> _Directive_:
Copy the entries word for word, beginning at the line containing "In terms of height, which of" and ending after the line containing "is uppermost?".

╭─ Extracted information

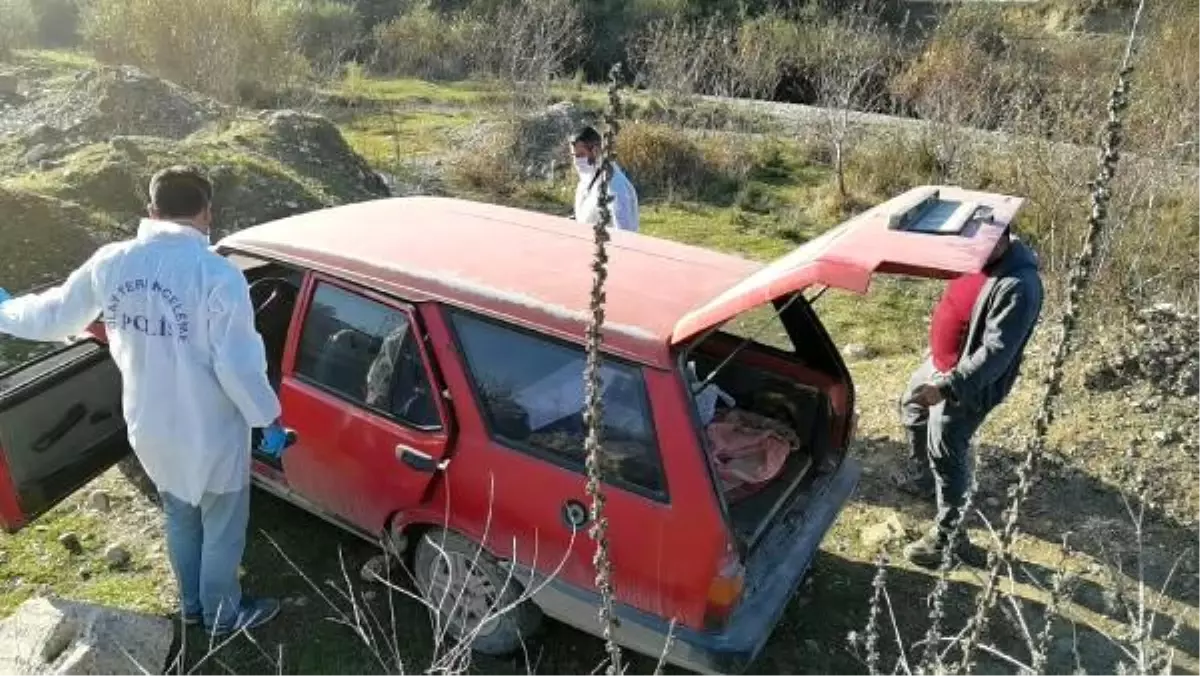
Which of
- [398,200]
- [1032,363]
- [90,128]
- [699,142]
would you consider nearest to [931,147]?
[699,142]

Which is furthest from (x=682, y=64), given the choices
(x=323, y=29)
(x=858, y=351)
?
(x=323, y=29)

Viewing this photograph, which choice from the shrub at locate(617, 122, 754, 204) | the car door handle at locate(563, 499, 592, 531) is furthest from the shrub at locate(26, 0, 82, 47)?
the car door handle at locate(563, 499, 592, 531)

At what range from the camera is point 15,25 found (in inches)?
886

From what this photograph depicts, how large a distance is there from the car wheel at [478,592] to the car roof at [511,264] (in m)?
1.01

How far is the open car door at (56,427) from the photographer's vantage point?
374cm

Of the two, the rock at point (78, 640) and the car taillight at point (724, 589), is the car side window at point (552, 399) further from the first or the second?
the rock at point (78, 640)

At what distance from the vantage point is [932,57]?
17.1 m

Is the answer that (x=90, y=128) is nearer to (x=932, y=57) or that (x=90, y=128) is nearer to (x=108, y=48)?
(x=108, y=48)

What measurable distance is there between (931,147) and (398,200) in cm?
1020

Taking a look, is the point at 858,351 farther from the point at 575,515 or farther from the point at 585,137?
the point at 575,515

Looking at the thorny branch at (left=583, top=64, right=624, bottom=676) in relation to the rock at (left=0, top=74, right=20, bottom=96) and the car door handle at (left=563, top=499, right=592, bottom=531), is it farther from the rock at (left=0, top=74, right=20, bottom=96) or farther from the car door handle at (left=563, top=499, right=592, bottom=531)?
the rock at (left=0, top=74, right=20, bottom=96)

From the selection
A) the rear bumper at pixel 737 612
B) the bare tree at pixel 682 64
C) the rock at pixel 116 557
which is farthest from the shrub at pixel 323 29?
the rear bumper at pixel 737 612

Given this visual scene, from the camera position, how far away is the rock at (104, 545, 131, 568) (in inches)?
170

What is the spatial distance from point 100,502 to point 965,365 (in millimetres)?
4336
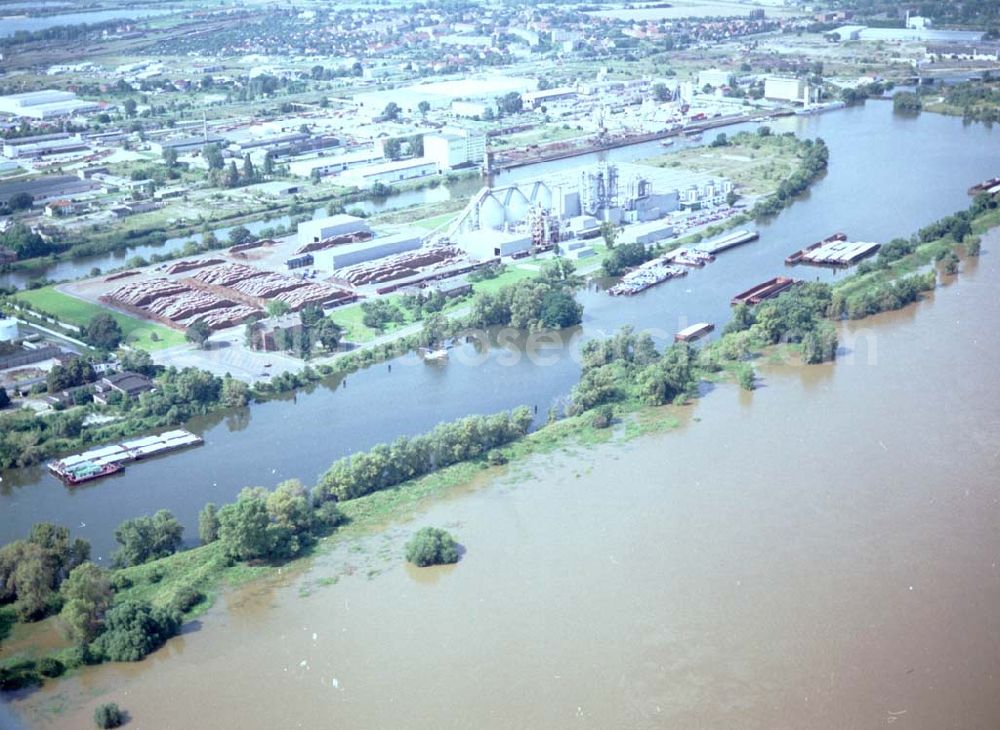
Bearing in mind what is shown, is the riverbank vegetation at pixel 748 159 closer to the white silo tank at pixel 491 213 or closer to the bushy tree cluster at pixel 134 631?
the white silo tank at pixel 491 213

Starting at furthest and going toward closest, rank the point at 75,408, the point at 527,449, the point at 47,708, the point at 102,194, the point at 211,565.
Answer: the point at 102,194 < the point at 75,408 < the point at 527,449 < the point at 211,565 < the point at 47,708

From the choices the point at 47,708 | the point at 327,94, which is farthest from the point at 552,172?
the point at 47,708

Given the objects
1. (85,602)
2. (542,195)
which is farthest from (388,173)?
(85,602)

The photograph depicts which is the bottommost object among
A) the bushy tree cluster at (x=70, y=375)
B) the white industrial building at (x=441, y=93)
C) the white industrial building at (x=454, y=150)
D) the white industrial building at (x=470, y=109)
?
the bushy tree cluster at (x=70, y=375)

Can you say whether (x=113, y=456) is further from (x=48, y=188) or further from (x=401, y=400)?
(x=48, y=188)

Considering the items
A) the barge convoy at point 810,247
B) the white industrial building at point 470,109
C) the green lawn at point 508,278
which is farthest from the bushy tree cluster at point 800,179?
the white industrial building at point 470,109

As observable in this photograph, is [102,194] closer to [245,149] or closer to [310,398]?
[245,149]
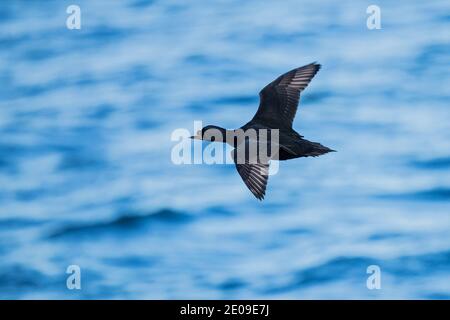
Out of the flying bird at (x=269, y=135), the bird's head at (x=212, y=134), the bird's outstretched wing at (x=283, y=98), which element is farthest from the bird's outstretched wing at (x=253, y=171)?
the bird's outstretched wing at (x=283, y=98)

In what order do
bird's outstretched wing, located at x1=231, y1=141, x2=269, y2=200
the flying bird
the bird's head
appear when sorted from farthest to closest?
the bird's head < the flying bird < bird's outstretched wing, located at x1=231, y1=141, x2=269, y2=200

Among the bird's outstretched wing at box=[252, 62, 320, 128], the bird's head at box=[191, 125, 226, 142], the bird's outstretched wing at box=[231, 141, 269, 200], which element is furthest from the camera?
the bird's outstretched wing at box=[252, 62, 320, 128]

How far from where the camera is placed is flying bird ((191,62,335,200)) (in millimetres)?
8609

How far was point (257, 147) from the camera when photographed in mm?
8867

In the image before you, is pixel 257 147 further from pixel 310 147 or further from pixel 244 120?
pixel 244 120

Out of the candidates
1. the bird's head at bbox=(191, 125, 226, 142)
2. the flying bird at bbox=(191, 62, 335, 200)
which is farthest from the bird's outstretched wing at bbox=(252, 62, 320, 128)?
the bird's head at bbox=(191, 125, 226, 142)

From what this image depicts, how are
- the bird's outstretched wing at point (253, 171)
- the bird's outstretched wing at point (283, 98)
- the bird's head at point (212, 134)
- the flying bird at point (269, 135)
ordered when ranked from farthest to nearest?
1. the bird's outstretched wing at point (283, 98)
2. the bird's head at point (212, 134)
3. the flying bird at point (269, 135)
4. the bird's outstretched wing at point (253, 171)

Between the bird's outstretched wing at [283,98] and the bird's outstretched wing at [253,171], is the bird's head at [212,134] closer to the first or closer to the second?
the bird's outstretched wing at [283,98]

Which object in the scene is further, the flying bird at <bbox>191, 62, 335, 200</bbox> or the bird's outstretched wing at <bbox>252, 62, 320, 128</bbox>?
the bird's outstretched wing at <bbox>252, 62, 320, 128</bbox>

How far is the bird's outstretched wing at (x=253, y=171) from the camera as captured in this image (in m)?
8.47

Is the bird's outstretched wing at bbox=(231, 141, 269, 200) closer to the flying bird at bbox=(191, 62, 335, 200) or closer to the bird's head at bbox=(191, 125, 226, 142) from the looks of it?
the flying bird at bbox=(191, 62, 335, 200)

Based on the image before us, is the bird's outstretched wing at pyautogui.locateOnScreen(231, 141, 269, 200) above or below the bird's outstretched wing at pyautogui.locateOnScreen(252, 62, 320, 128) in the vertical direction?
below

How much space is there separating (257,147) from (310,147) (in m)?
0.50
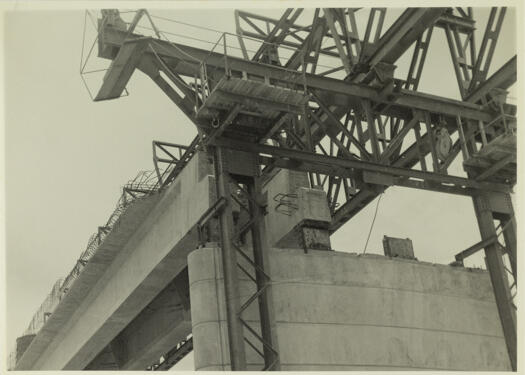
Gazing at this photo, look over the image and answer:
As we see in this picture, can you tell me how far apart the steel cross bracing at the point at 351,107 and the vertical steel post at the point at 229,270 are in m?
0.04

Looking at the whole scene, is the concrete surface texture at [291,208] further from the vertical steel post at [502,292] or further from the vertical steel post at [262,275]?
the vertical steel post at [502,292]

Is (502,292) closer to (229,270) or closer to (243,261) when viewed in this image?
(243,261)

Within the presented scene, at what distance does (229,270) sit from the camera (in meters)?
17.8

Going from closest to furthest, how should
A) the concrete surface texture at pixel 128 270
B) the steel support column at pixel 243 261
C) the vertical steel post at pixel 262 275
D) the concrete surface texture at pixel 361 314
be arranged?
the steel support column at pixel 243 261 < the vertical steel post at pixel 262 275 < the concrete surface texture at pixel 361 314 < the concrete surface texture at pixel 128 270

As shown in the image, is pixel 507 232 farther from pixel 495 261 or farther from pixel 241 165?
pixel 241 165

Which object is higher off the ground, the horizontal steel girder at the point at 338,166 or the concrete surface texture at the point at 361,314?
the horizontal steel girder at the point at 338,166

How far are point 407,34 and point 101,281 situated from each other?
1231 centimetres

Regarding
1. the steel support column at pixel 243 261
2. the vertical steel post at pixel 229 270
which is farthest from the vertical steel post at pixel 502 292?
the vertical steel post at pixel 229 270

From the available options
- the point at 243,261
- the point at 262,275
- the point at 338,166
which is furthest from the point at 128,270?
the point at 338,166

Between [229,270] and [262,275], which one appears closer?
[229,270]

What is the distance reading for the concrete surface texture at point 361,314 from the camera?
1845 cm

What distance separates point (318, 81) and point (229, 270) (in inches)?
243

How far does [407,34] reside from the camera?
21344 mm

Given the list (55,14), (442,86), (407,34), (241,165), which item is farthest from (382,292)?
(55,14)
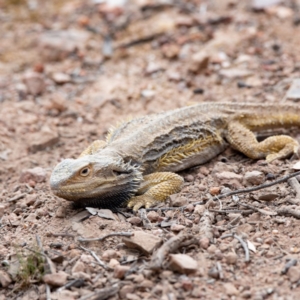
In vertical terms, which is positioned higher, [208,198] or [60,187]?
[60,187]

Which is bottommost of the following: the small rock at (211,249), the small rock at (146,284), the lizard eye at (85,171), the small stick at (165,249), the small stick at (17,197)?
the small rock at (211,249)

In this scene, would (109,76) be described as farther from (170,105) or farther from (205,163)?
(205,163)

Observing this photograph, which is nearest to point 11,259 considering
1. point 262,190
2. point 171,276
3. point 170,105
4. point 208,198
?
point 171,276

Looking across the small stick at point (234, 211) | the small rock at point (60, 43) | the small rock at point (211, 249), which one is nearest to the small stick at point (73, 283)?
the small rock at point (211, 249)

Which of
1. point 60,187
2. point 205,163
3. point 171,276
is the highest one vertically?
point 60,187

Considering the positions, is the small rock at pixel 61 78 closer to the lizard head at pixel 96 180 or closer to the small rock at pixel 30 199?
the small rock at pixel 30 199
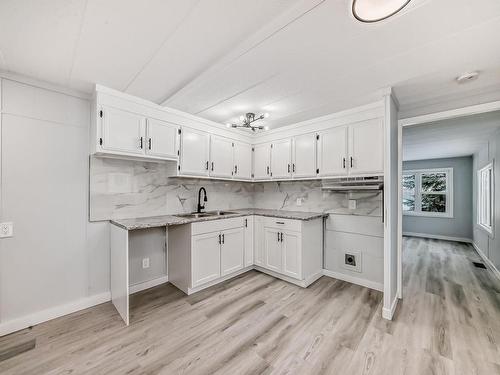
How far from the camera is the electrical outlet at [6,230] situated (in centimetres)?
198

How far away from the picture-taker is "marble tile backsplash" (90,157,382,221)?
2566 mm

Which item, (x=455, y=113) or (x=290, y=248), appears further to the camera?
(x=290, y=248)

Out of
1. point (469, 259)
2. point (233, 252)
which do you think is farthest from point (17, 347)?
point (469, 259)

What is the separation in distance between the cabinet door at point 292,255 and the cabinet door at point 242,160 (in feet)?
3.99

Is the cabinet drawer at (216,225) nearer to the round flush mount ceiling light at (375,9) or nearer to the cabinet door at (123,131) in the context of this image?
the cabinet door at (123,131)

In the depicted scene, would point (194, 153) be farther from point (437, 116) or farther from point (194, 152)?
point (437, 116)

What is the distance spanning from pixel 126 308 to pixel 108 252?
0.78 metres

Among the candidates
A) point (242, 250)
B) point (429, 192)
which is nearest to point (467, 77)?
point (242, 250)

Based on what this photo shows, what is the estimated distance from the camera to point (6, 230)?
200cm

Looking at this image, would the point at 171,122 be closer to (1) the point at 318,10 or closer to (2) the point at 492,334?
(1) the point at 318,10

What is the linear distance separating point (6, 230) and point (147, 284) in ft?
5.02

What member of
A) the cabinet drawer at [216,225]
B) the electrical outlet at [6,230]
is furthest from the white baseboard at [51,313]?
the cabinet drawer at [216,225]

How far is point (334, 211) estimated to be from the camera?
327 cm

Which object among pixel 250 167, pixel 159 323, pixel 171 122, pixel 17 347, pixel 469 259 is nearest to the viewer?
pixel 17 347
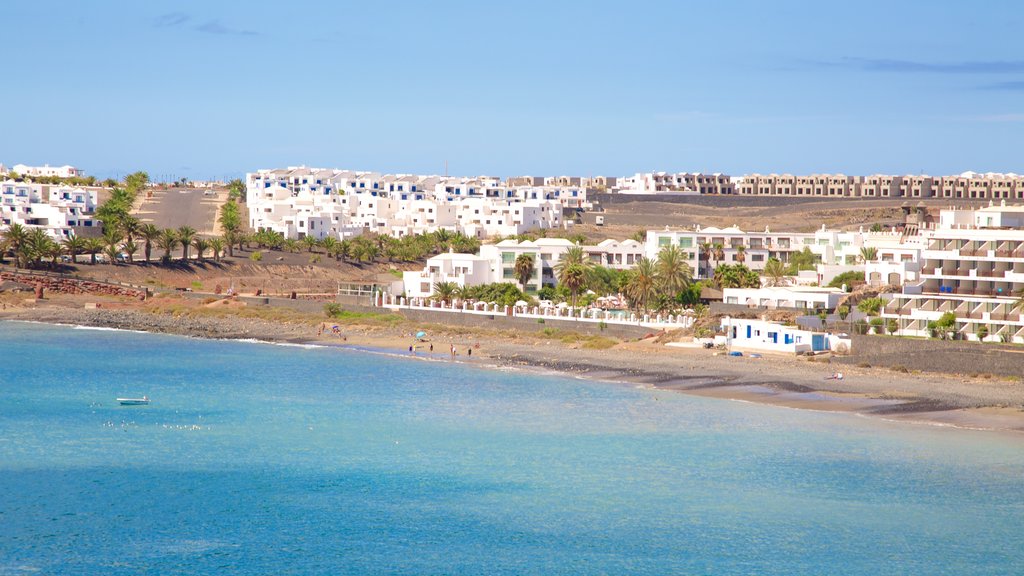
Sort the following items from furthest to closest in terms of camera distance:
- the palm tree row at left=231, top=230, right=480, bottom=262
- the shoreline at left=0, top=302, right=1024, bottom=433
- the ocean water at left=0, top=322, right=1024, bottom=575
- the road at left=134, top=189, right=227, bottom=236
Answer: the road at left=134, top=189, right=227, bottom=236 < the palm tree row at left=231, top=230, right=480, bottom=262 < the shoreline at left=0, top=302, right=1024, bottom=433 < the ocean water at left=0, top=322, right=1024, bottom=575

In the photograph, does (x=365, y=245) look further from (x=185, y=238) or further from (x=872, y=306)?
(x=872, y=306)

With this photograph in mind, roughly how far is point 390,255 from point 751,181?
7068 cm

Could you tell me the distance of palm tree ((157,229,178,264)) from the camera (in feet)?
296

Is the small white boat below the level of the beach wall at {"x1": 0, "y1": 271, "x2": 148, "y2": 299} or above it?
below

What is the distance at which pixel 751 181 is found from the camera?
161 m

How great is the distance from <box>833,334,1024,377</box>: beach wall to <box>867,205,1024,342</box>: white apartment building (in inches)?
60.1

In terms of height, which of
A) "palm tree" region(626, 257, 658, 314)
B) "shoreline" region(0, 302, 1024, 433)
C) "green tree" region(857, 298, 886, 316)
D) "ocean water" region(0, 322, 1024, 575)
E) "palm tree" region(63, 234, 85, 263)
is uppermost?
"palm tree" region(63, 234, 85, 263)

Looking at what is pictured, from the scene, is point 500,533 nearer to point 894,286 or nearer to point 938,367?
point 938,367

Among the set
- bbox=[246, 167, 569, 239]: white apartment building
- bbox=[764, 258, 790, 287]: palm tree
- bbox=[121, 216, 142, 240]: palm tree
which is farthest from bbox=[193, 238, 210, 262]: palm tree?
bbox=[764, 258, 790, 287]: palm tree

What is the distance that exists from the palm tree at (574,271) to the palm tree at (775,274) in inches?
361

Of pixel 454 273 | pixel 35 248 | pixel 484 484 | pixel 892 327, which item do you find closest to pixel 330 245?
pixel 35 248

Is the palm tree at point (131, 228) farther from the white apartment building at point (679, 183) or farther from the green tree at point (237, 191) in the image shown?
the white apartment building at point (679, 183)

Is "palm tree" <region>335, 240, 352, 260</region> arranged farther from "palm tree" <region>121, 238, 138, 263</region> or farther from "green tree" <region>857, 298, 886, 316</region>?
"green tree" <region>857, 298, 886, 316</region>

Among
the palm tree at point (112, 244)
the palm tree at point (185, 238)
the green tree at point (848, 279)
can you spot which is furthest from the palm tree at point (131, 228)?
the green tree at point (848, 279)
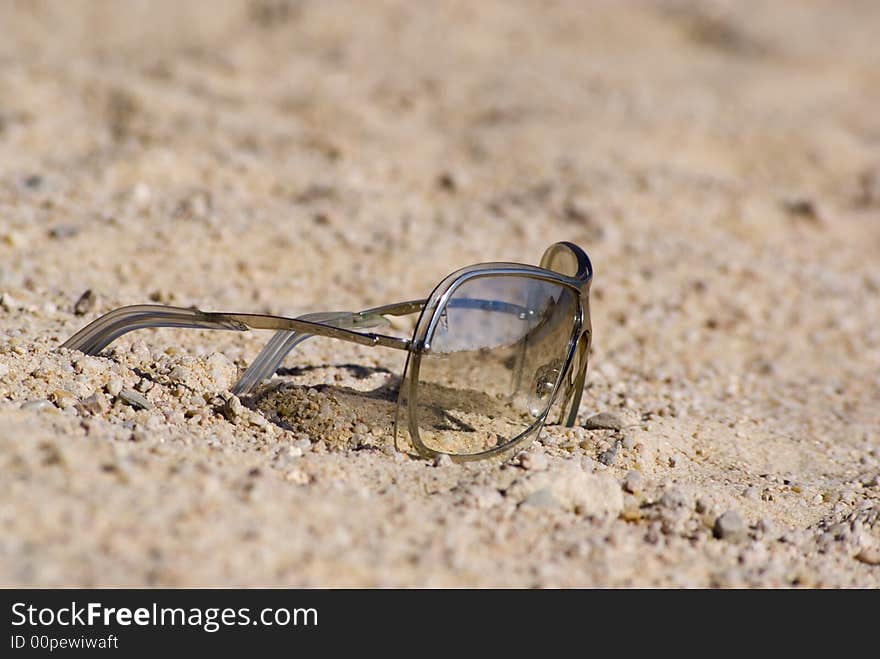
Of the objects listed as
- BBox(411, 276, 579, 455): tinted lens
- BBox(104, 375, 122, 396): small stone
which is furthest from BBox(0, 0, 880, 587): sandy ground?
BBox(411, 276, 579, 455): tinted lens

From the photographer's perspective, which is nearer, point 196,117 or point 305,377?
point 305,377

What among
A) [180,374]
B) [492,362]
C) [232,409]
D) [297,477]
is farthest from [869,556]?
[180,374]

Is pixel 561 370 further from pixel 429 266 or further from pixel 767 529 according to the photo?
pixel 429 266

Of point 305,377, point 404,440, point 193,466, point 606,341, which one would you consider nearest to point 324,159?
point 606,341

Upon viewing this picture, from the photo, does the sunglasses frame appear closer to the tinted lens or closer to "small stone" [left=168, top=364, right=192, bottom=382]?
the tinted lens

╰─

> _Task output_:
In terms of height, which of
A) "palm tree" region(626, 257, 658, 314)
B) "shoreline" region(0, 302, 1024, 433)
C) "green tree" region(857, 298, 886, 316)
D) "ocean water" region(0, 322, 1024, 575)
E) "palm tree" region(63, 234, 85, 263)
is uppermost?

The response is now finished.